Quand l’architecture disparaît …!
Même si cela peut sembler revêtir un caractère mineur à côté de nombreux autres problèmes, il me semble important d’attirer l’attention sur certaines des conséquences de la réorganisation des directions du ministère de la Culture, qui me semblent porter préjudice au développement même de l’architecture contemporaine.
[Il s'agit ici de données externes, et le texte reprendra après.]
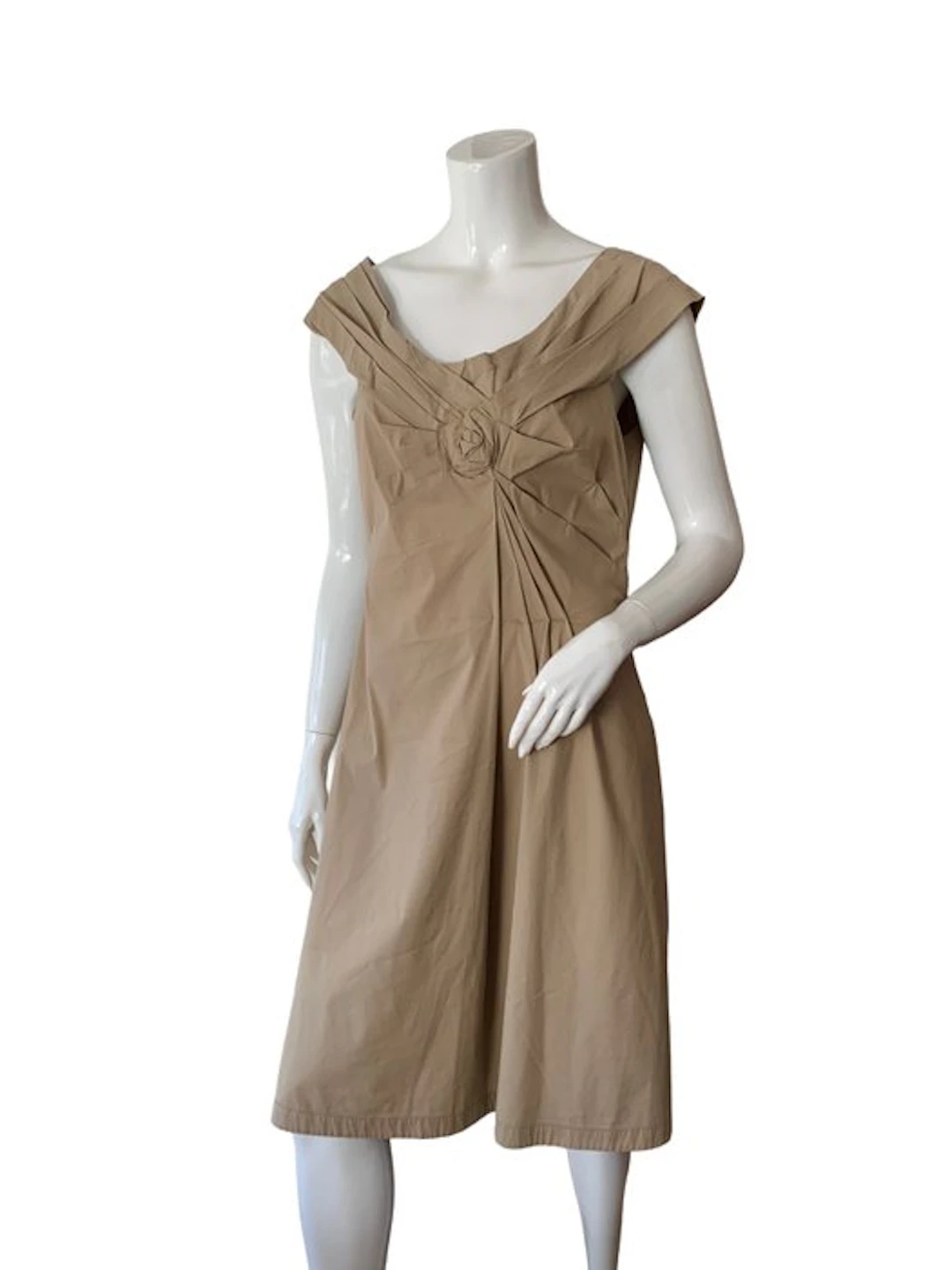 Prada - Dress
En effet, le mot « architecture » a désormais définitivement disparu de l’intitulé de la direction du ministère qui semble en avoir la charge.
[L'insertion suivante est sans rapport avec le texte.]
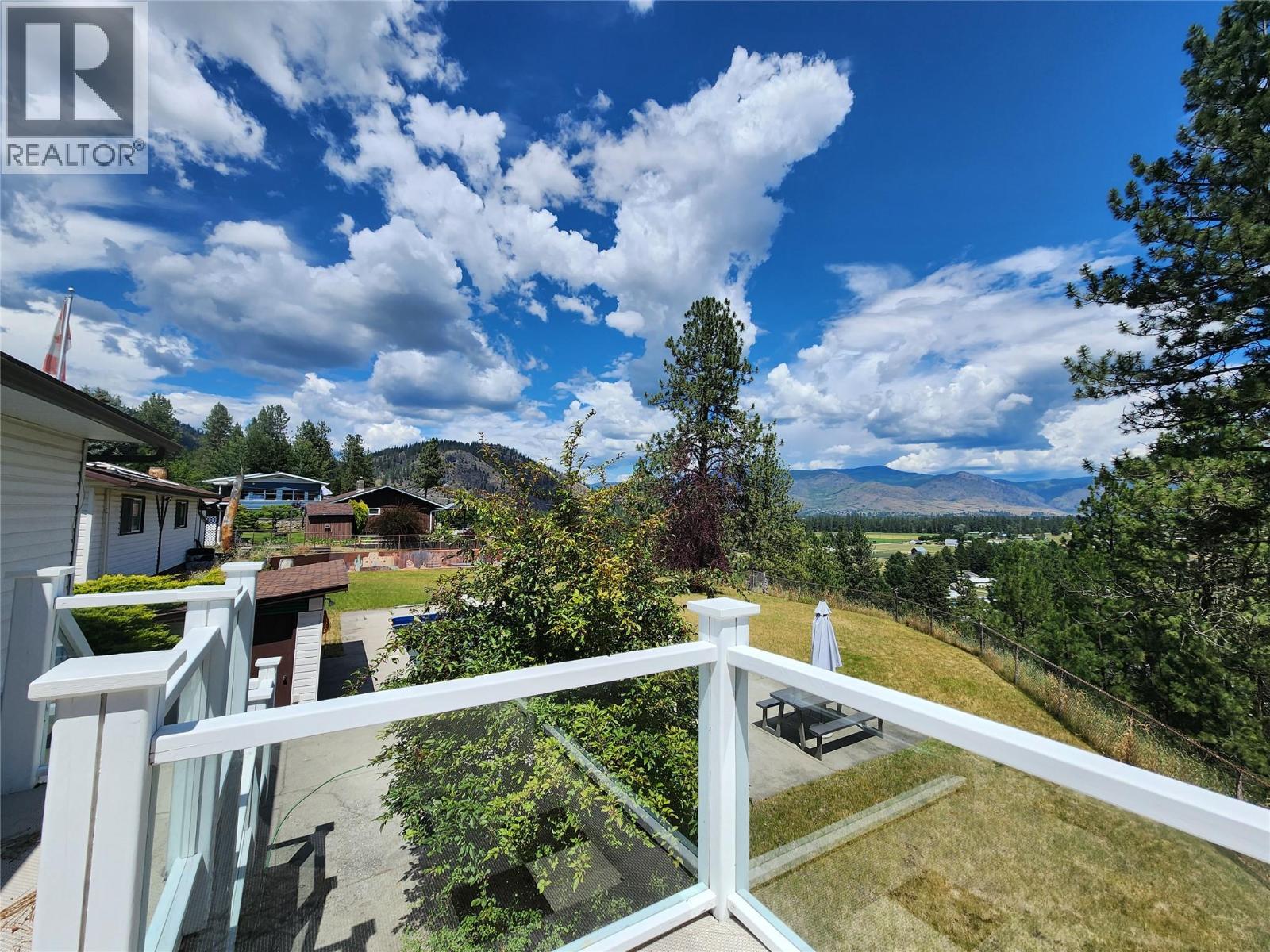 5440 41 Highway Property Photo 6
L’architecture a sans doute historiquement toujours eu quelque difficulté à trouver une juste place institutionnelle, puisqu’elle a été plusieurs fois l’objet de transfert entre ce qui a été longtemps le ministère de l’Equipement d’une part, et le ministère de la Culture d’autre part.
Cette difficulté des pouvoirs publics à trancher entre la dimension technique de l’architecture et sa dimension artistique est le reflet, non pas d’une simple dualité entre ces deux pôles, mais, plus encore, de sa tripartition constitutive, relevée dès l’aube de la Renaissance par Alberti, entre la solidité, la convenance — nous dirions aujourd’hui la « valeur d’usage » — et la dimension du plaisir, épinglée de façon très réductive d’ailleurs par la notion d’esthétique.
Si cette spécificité est aujourd’hui bien connue du monde universitaire et constitue le socle du savoir faire d’un étudiant fraîchement diplômé, destiné à exercer le métier d’architecte, elle éprouve néanmoins quelque difficulté à trouver sa légitimité au-delà. Récemment encore, peut-être pour rassurer le grand public, toujours méfiant face à l’innovation quelle qu’elle soit, l’architecture contemporaine restait placée aux côtés d’une sorte de tutelle, celle du patrimoine. En tout état de cause, elle existait cependant, au moins dans l’acronyme de la « direction de l’Architecture et du patrimoine ».
Mais relevant désormais de la « direction générale des Patrimoines » et ce, au simple titre « d’étude, de protection, de restauration, de valorisation et de transmission … », — je cite les termes exacts de la présentation de cette nouvelle direction tels que relevés sur le site du ministère de la Culture et de la communication —, on peut craindre que l’architecture contemporaine soit de fait condamnée à n’être plus qu’un objet à préserver, à moins qu’elle ne soit destinée à être ravalée à un simple bien de consommation, comme y incite d’ailleurs très fortement la directive 2006/123/CE, du Parlement européen et du Conseil, du 12 décembre 2006, relative « aux services dans le marché intérieur », aux fins de la faire rentrer dans le rang de l’organisation mondiale du commerce et de l’ouvrir notamment aux « bienfaits » de la concurrence et du marché.
De nombreux acteurs et observateurs de l’acte de construire, maîtres d’ouvrage et maître d’œuvre, ne veulent pas croire à ce qui leur apparaît comme un scenario-catastrophe.
Il ne s’agit bien sûr pas d’adopter une attitude corporatiste, de défendre une profession, mais, ce qui est bien différent, de revenir sur l’objet même de l’architecture. Celui-ci consiste tout simplement à répondre à la question : « De quelle façon pouvons-nous habiter ici ? ». Car il s’agit bien de l’avenir de notre cadre bâti qui est en jeu, et non seulement de la protection de ce qui a été.
Les CAUE, créés par la loi de 1977, qui proclamait l’architecture « d’intérêt public » savent, trente ans après, et au terme de quelques centaines de milliers de « contacts » avec le grand public, que cette option était la bonne et que l’architecture constitue bien une des dimensions du « propre de l’homme ».
À ce titre, une — légère — ré-articulation de la place de l’architecture dans l’organigramme général du ministère, afin de redonner à l’architecture et à la modernité leur juste et légitime valeur, semble s’imposer. Je l’ai suggéré au ministre par courrier récent, en tant que président de l’Union régionale des CAUE d’Ile-de-France.